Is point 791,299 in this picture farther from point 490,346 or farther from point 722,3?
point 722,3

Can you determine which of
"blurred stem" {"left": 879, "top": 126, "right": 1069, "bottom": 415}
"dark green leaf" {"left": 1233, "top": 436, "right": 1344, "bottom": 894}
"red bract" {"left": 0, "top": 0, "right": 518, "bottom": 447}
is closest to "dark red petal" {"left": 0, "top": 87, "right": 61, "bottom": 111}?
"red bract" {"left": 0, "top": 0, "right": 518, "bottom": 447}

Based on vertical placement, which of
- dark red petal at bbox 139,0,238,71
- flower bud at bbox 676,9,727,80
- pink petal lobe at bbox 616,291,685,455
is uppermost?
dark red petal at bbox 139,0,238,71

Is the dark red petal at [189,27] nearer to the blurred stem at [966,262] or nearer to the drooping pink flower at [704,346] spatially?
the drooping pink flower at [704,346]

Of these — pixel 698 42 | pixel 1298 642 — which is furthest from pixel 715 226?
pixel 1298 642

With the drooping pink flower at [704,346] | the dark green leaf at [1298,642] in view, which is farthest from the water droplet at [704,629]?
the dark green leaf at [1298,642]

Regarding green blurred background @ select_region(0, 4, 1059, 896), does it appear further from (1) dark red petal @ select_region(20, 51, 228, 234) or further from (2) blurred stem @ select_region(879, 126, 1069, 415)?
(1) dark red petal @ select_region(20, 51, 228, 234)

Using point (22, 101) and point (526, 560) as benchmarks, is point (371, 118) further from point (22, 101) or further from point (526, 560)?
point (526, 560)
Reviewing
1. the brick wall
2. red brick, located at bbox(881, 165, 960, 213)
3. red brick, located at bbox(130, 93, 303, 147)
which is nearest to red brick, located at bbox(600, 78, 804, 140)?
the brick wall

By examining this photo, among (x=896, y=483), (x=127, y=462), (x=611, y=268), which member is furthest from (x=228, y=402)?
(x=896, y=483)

========================================================================

Rewrite the lines from the one holding "By examining this" through the end of the lines, inclusive, replacing "member" with "point" and leaving everything else the same.

§ SOLUTION TO THIS TASK
By examining this photo, among (x=896, y=483), (x=127, y=462), (x=611, y=268), which point is furthest from (x=228, y=402)?
(x=896, y=483)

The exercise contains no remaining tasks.